» Document segment:
——
= Ethnic party =

Party formed to represent an ethnic group

An ethnic party is a political party that overtly presents itself as the champion of one ethnic group or sets of ethnic groups. Ethnic parties make such representation central to their voter mobilization strategy. An alternate designation is 'Political parties of minorities', but they should not be confused with regionalist or separatist parties, whose purpose is territorial autonomy or independence.

== Definitions ==
There are varied definitions of both ethnicity and ethnic parties.

=== Ethnicity ===
Kanchan Chandra defines ethnic identity narrowly as a subset of identity categories determined by the belief of common descent. She rejects expansive definitions of ethnic identity (such as those that include common culture, common language, common history and common territory). Jóhanna Birnir defines ethnicity as "group self-identification around a characteristic that is very difficult or even impossible to change, such as language, race, or location."

=== Ethnic party ===
According to Donna Lee Van Cott,Ethnic party is defined here as an organization authorized to compete in local or national elections; the majority of its leadership and membership identify themselves as belonging to a nondominant ethnic group, and its electoral platform includes demands and programs of an ethnic or cultural nature.According to Kanchan Chandra,An ethnic party is a party that overtly represents itself as a champion of the cause of one particular ethnic category or set of categories to the exclusion of others, and that makes such a representation central to its strategy of mobilizing voters.

==Historical ethnic parties==

The oldest prototypes of ethnic parties are the Jewish parties of the Russian and Austro-Hungarian empires, e.g. Bund, Folkspartei, World Agudath Israel, and the Swedish party in Finland, Svenska Folkpartiet (SFP), all of them founded in the end of the 19th century or in the first decade of the 20th.

== Ethnic parties and political ideologies ==

Ethnic parties may take different ideological positions.

For instance, the parties competing for Jewish votes in interwar Poland and Lithuania had a range of different political views. There were Zionist parties (themselves divided into Revisionist, General, Religious or Labour parties), there was Agudat Israel (an Orthodox religious party), the Bund (Marxist) and the Folkspartei (liberal).

In some political systems, party politics are mostly dominated by ethnicity, as in Bosnia-Herzegovina and its federal regions, in Israel, in Suriname, in Malaysia, or in Guyana. In Fiji, 46 seats out of 71 are elected from ethnically-closed Communal constituencies, as there was in the pre-Israel Palestine Jewish Assembly, the Asefat ha-Nivharim with separate 'curiae' for Ashkenaz, Sepharad and Oriental, and Yemeni Jews. In Malaysia, parties of different ethnic groups (Malay, Chinese, and Indian) which made up the demographics of the country, formed a coalition known as the Alliance Party in 1952. Along with its successor the Barisan Nasional (from 1974), the coalition ruled the country from 1955 to 2018.
——
(Collected data entries)
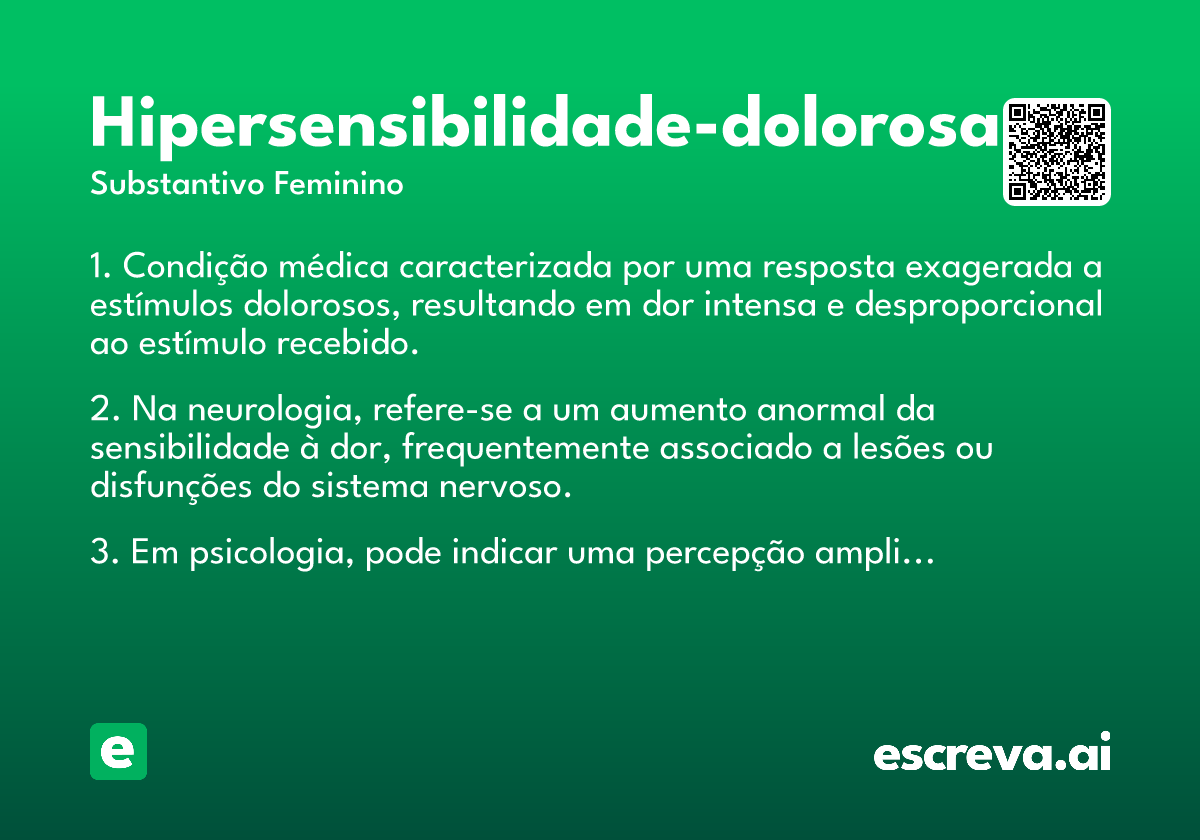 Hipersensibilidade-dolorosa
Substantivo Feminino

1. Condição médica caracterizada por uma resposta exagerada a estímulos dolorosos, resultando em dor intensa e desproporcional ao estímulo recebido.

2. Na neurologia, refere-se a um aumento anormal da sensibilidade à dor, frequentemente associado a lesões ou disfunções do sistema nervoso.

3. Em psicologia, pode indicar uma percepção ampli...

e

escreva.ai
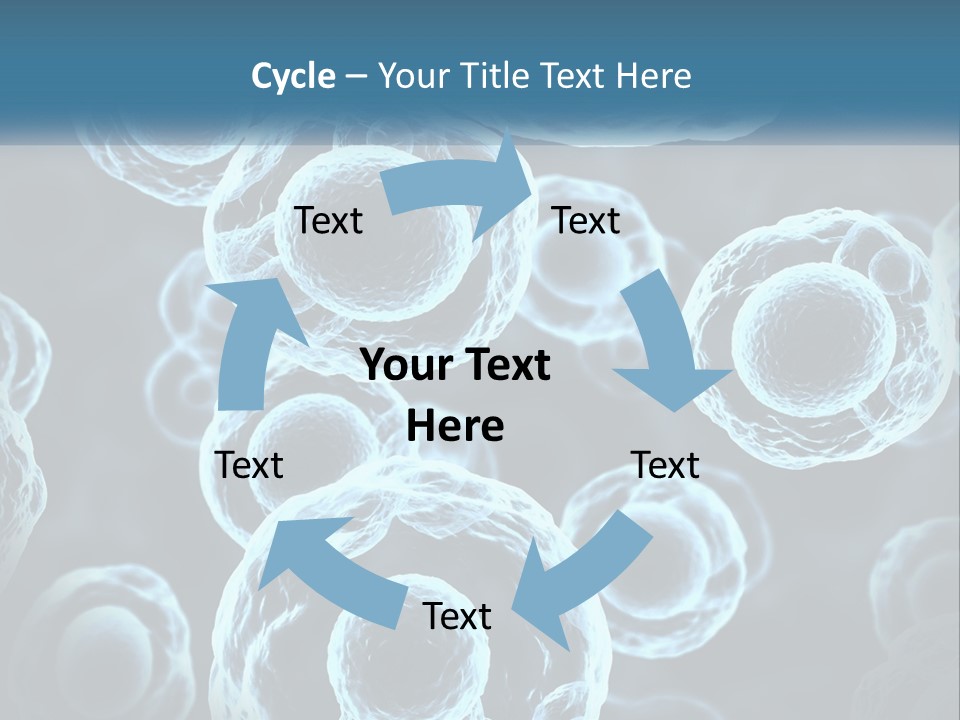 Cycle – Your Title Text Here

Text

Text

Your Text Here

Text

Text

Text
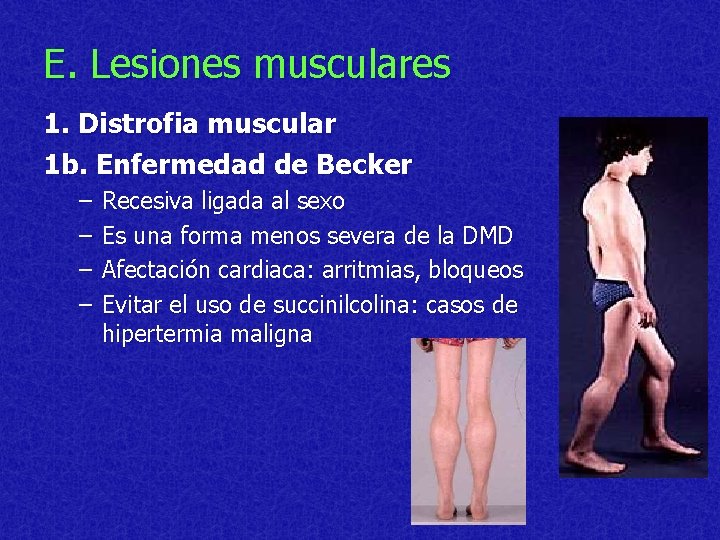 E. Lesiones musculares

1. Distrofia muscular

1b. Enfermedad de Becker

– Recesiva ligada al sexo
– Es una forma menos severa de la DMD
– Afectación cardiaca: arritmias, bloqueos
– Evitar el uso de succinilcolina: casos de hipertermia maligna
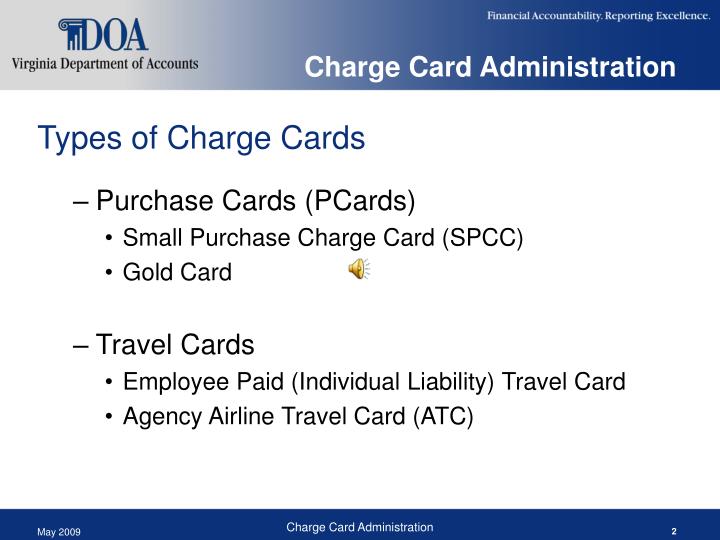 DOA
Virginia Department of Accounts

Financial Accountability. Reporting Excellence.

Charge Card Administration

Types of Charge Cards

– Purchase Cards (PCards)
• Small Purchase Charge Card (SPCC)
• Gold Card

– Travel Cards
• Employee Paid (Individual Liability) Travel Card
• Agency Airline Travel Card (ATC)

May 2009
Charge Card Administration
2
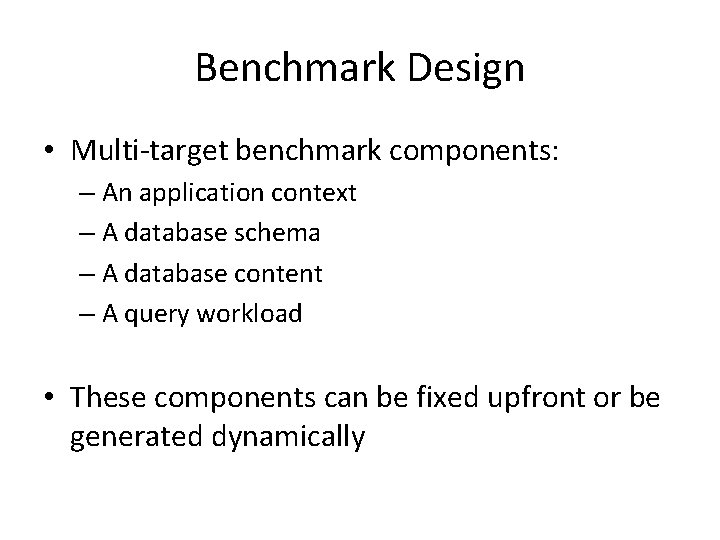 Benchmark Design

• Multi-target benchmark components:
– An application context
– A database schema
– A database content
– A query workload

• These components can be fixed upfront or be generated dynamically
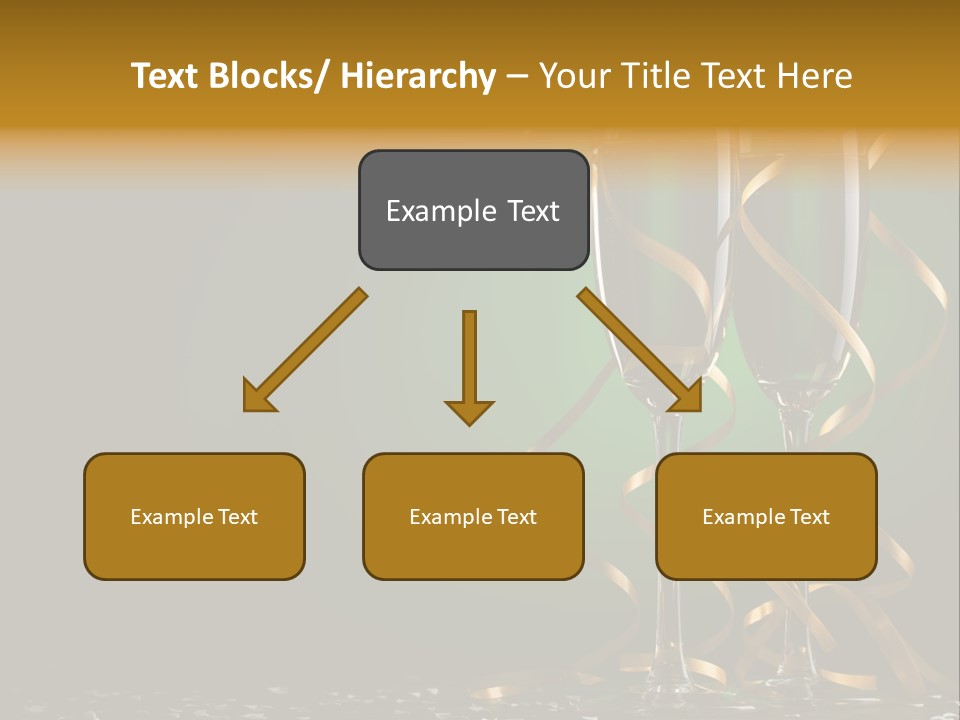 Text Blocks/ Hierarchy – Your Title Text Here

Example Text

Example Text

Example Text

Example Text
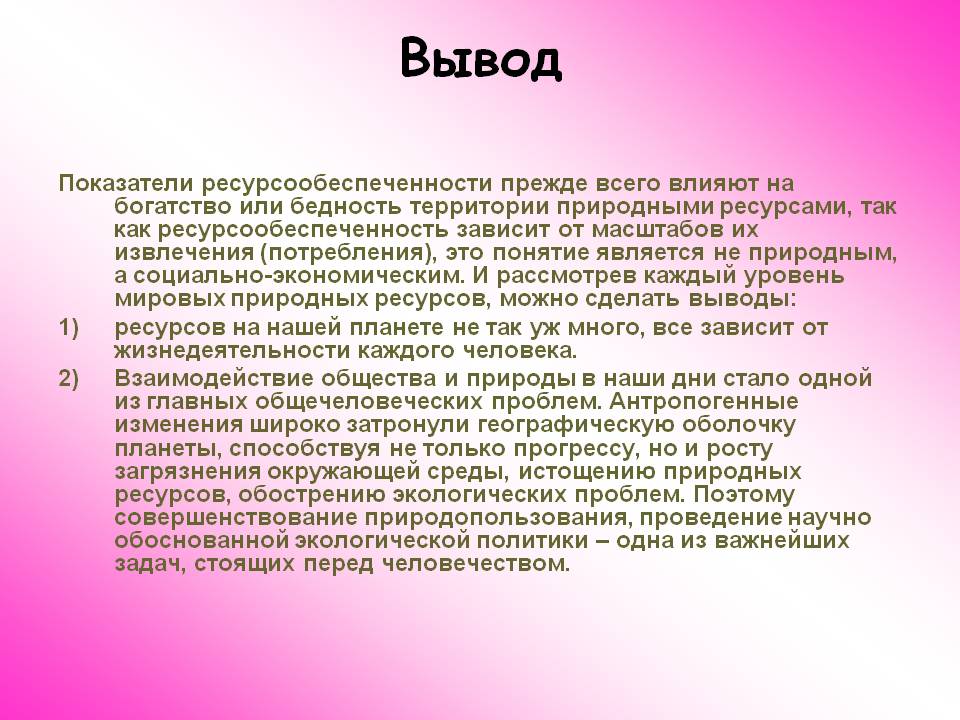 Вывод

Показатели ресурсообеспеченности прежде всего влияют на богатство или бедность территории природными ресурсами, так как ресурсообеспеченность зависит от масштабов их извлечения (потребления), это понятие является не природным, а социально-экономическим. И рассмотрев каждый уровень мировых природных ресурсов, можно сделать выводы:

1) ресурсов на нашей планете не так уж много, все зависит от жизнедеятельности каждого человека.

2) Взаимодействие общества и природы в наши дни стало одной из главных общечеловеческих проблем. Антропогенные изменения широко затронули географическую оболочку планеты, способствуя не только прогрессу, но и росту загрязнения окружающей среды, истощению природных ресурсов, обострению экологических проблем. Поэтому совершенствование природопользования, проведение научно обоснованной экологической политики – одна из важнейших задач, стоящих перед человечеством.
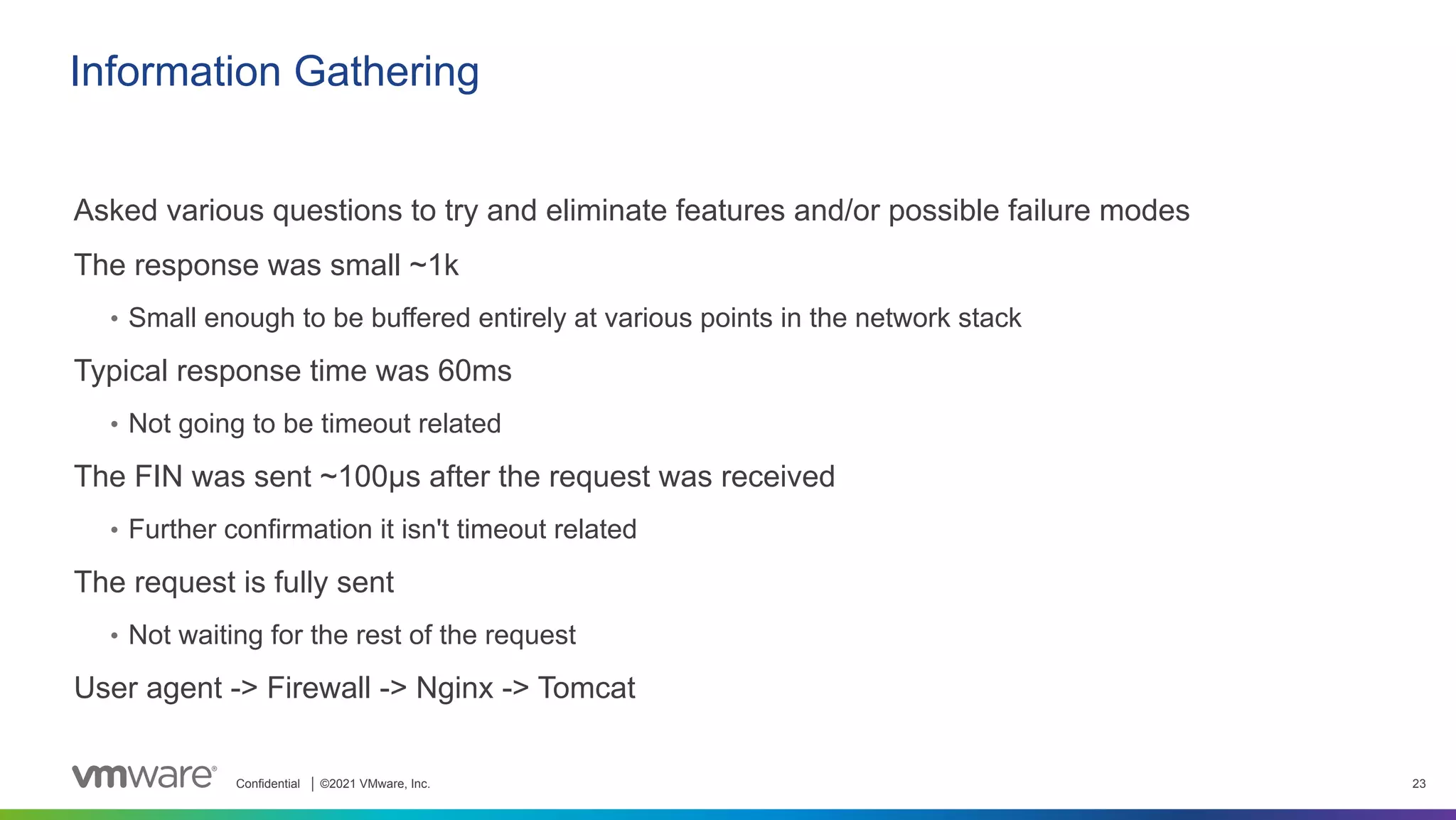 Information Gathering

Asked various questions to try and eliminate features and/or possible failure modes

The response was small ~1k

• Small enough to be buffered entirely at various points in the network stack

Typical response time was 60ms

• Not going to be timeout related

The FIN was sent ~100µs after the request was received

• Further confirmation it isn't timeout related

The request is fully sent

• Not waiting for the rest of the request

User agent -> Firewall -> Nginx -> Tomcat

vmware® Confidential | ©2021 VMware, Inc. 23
——
» Exercises:
a. Duplicate a passage from the ethnic party article, beginning at the words "The oldest prototypes" and stopping after "different ideological positions.".
b. According to the ethnic party article, why should ethnic parties not be confused with regionalist or separatist parties?

» Exercise responses:
a.
The oldest prototypes of ethnic parties are the Jewish parties of the Russian and Austro-Hungarian empires, e.g. Bund, Folkspartei, World Agudath Israel, and the Swedish party in Finland, Svenska Folkpartiet (SFP), all of them founded in the end of the 19th century or in the first decade of the 20th.

== Ethnic parties and political ideologies ==

Ethnic parties may take different ideological positions.

b. Regionalist and separatist parties aim at territorial autonomy or independence. An ethnic party instead presents itself as the champion of one ethnic group or set of groups and makes that representation central to how it mobilizes voters.